TO-DO LIST =
A) Edit the forum thread on R regression errors by rewriting everything from "I proceed on" down to "library(randomForest)", replacing "lambda.min" with "lambda.1se".
B) In the forum thread on R regression errors, translate this sentence into French: "The first error occurred after running the ridge and lasso regression while the second error occurred after running the randomForest model."

TEXT =
+===+

0

I am trying to run a ridge, lasso regression as well as randomForest model on the total replacement cost from a csv file.

This is what I did as follows:

data$TOTAL_REPLACEMENT_VALUE=log(data$TOTAL_REPLACEMENT_VALUE) 
n_total=nrow(data) 
n_train=round(n_total*0.7)
training_data=data[1:n_train,]
test_data=data[n_train+1:n_total,]
X_train_cost_model=model.matrix(TOTAL_REPLACEMENT_VALUE~TYPE,data=training_data) 
X_test_cost_model=model.matrix(TOTAL_REPLACEMENT_VALUE~TYPE,data=test_data) 
Y_train_cost=training_data[,"TOTAL_REPLACEMENT_VALUE"] 
Y_test_cost=test_data[,"TOTAL_REPLACEMENT_VALUE"]

I proceed on to run a ridge and lasso regression via this:

install.packages("glmnet",dependencies = TRUE)
library(glmnet) 
ridge_replacement_cost_model=cv.glmnet(X_train_cost_model,Y_train_cost,alpha=0,type.measure = "mse")
ridge_pred_replacement_cost=predict(ridge_replacement_cost_model,newx = X_test_cost_model,exact=TRUE,s="lambda.min")  
lasso_replacement_cost_model=cv.glmnet(X_train_cost_model,Y_train_cost,alpha=1,type.measure = "mse")
lasso_pred_replacement_cost=predict(lasso_replacement_cost_model,newx = X_test_cost_model,exact=TRUE,s="lambda.min") 

install.packages("randomForest")
library(randomForest)
rf_total_replacement_cost_model=randomForest(TOTAL_REPLACEMENT_VALUE~TYPE,                                                data=training_data,importance=TRUE)                                              
rf_pred_replacement_cost=predict(rf_total_replacement_cost_model,test_data,type="class") 

However, I encountered these errors

Error in glmnet(x, y, weights = weights, offset = offset, lambda = lambda,  :    number of observations in y (590) not equal to the number of rows of x (589)

Error in na.fail.default(list(TOTAL_REPLACEMENT_VALUE = c(18.126980599175,  : 
  missing values in object

The first error occurred after running the ridge and lasso regression while the second error occurred after running the randomForest model. I understand there is a thread on similar issues but I do not understand where went wrong. Any help is really appreciated.

  • You have missing values in your data. This is causing problems. Remove the rows with missing values before running the model. – Gregor Thomas Jul 03 '18 at 16:14
  • Hi Gregor, I actually convert the missing values to its mean replacement cost. Hence, there is no empty blanks in my data set. – Justin Messi Jul 03 '18 at 16:26
  • 1
    For all the code you do show, you don't show any code that does anything with missing values - replacing with the mean or anything else.. And the error message is very clear: `"missing values in object"`. So it really does seem like there are missing values in your data. Btw, in R missing values are usually coded as `NA`, so you may be right that your data doesn't have any "empty blanks", but the error message is telling you that there are missing values. – Gregor Thomas Jul 03 '18 at 16:52
  • 1
    The first error message says that y has 590 observations and x has 589, making it seem like the problem is a missing value in `x`. – Gregor Thomas Jul 03 '18 at 16:54
  • Oh I have checked my csv file and I missed out on an empty cell that I am supposed to perform an arithmetic operation on. Thanks for your help Gregor! – Justin Messi Jul 04 '18 at 01:12

0 Answers0

+===+

RAW DATA =

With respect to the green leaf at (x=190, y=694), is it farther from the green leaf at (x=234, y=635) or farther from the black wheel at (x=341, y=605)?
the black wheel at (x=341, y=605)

+===+

PER-TASK ANSWERS =
A)
I proceed on to run a ridge and lasso regression via this:

install.packages("glmnet",dependencies = TRUE)
library(glmnet) 
ridge_replacement_cost_model=cv.glmnet(X_train_cost_model,Y_train_cost,alpha=0,type.measure = "mse")
ridge_pred_replacement_cost=predict(ridge_replacement_cost_model,newx = X_test_cost_model,exact=TRUE,s="lambda.1se")  
lasso_replacement_cost_model=cv.glmnet(X_train_cost_model,Y_train_cost,alpha=1,type.measure = "mse")
lasso_pred_replacement_cost=predict(lasso_replacement_cost_model,newx = X_test_cost_model,exact=TRUE,s="lambda.1se") 

install.packages("randomForest")
library(randomForest)

B) La première erreur s'est produite après l'exécution de la régression ridge et lasso, tandis que la seconde erreur s'est produite après l'exécution du modèle randomForest.